Bevor die Kundinnen mit dem Leihen loslegen können, müssen sie sich über StudIP registrieren. Hierzu müssen sie eine Kaution von 60 Euro zahlen, die sie aber bei der Abmeldung zurückerhalten. Coronabedingt ist der Service bei Fairo Moda zurzeit sehr individuell: Die Kundinnen müssen erst einen Termin bei StudIP buchen, um dann durch die Kollektion von Fairo Moda zu stöbern. Haben sie ein Kleidungsstück entdeckt, das ihnen gefällt, unterzeichnen sie einen Leihvertrag, auf dem auch steht, wie sie die Klamotte am besten waschen und pflegen. Maximal drei Stücke können die Kundinnen zur selben Zeit ausleihen. Geld verdienen Rieke und Lesley mit dem Kleiderverleih allerdings nicht, Fairo Moda ist ein Non-Profit-Unternehmen.

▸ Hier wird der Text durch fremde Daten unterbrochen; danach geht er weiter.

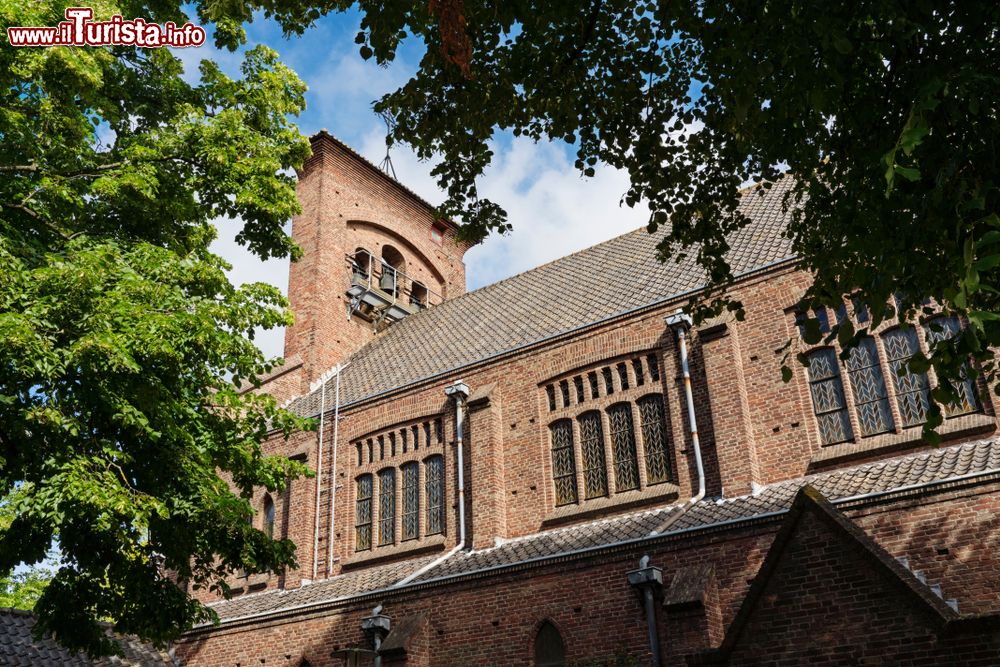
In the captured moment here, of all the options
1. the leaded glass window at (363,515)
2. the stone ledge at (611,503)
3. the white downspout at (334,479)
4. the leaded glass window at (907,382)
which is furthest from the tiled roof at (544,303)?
the stone ledge at (611,503)

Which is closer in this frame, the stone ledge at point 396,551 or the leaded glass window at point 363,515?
the stone ledge at point 396,551

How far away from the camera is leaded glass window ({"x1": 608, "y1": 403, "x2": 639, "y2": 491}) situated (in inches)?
663

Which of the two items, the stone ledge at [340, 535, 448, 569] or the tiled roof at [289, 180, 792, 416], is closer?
the tiled roof at [289, 180, 792, 416]

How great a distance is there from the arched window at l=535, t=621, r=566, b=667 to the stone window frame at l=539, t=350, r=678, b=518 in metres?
2.58

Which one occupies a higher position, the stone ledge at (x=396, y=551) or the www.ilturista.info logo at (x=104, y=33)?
the www.ilturista.info logo at (x=104, y=33)

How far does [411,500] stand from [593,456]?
472cm

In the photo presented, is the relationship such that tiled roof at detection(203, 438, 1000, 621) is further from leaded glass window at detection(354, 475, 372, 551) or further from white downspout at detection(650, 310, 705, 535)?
leaded glass window at detection(354, 475, 372, 551)

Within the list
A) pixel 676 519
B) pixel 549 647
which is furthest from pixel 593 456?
pixel 549 647

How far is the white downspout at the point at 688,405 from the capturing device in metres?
15.0

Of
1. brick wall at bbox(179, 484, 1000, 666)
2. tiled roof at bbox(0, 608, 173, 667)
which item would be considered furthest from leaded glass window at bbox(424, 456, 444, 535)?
tiled roof at bbox(0, 608, 173, 667)

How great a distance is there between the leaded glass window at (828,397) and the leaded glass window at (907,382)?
33.0 inches

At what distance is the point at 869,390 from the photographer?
14867 millimetres

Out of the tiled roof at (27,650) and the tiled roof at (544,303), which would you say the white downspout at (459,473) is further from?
the tiled roof at (27,650)

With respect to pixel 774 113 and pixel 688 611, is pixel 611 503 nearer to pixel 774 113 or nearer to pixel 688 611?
pixel 688 611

Kleiderverleih, Workshops, Vorträge, Kaffee-Lounge: Bevor es weitergeht, wird das Projekt noch auf Herz und Nieren geprüft, denn Fairo Moda wird Thema in einem Evaluationsseminar sein. Bisher sind Lesley und Rieke jedoch zufrieden: Im ersten Monat konnten sie 25 Kundinnen gewinnen. „Wir waren richtig aufgeregt bei der Eröffnung“, sagt Rieke. „Aber es war toll, die Reaktionen waren durchweg positiv. Die Party hat zwar gefehlt, aber wir haben zu zweit angestoßen.“

Dieser Artikel erschien zuerst in der Winterausgabe des NOZ-Hochschulmagazins "Quo Vadis?".